Ik begrijp dat de indruk kan ontstaan dat ik me volledig bewust was van de situatie. Ik zeg u: ik was des duivels. Het ging als volgt: ik belde, ik heb zes minuten gewacht, ik heb weer gebeld, ik ben naar buiten gegaan en ik heb daar vervolgens weer gebeld.

Ik ben volkomen door het lint gegaan. Ik heb ze weer geschopt."

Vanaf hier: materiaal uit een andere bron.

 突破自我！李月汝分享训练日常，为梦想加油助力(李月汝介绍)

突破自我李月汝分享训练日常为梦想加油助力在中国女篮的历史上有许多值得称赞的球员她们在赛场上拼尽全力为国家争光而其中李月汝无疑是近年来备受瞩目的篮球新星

3.4. Het Hof heeft de hiervoor onder 3.3 bedoelde verklaring van verdachte kennelijk niet opgevat als een beroep op psychische overmacht. Dat is niet onbegrijpelijk mede in aanmerking genomen dat de verdachte ter terechtzitting in hoger beroep werd bijgestaan door een raadsman die, naar blijkt uit het proces-verbaal van de terechtzitting in hoger beroep en de daaraan gehechte pleitnotities, geen beroep heeft gedaan op psychische overmacht (vgl. HR 6 september 2005, NJ 2006, 85). In dit geval bestond evenmin een nadere motiveringsplicht op grond van art. 359, tweede lid, Sv. De inwerkingtreding van die bepaling heeft geen verandering gebracht in de motiveringseisen die reeds op grond van art. 358, derde lid, Sv in verbinding met artikel 359, tweede lid (oud), Sv bestonden ten aanzien van de in eerstgenoemd artikellid bedoelde verweren, zoals het beroep op een strafuitsluitingsgrond.

4. Beoordeling van de overige middelen

De middelen kunnen niet tot cassatie leiden. Dit behoeft, gezien art. 81 RO, geen nadere motivering nu de middelen niet nopen tot beantwoording van rechtsvragen in het belang van de rechtseenheid of de rechtsontwikkeling.

5. Slotsom

Nu geen van de middelen tot cassatie kan leiden, terwijl de Hoge Raad ook geen grond aanwezig oordeelt waarop de bestreden uitspraak ambtshalve zou behoren te worden vernietigd, moet het beroep worden verworpen.

6. Beslissing

De Hoge Raad verwerpt het beroep.

Dit arrest is gewezen door de vice-president G.J.M. Corstens als voorzitter, en de raadsheren B.C. de Savornin Lohman en W.M.E. Thomassen, in bijzijn van de waarnemend griffier D.N.I. Gjaltema, en uitgesproken op 20 februari 2007.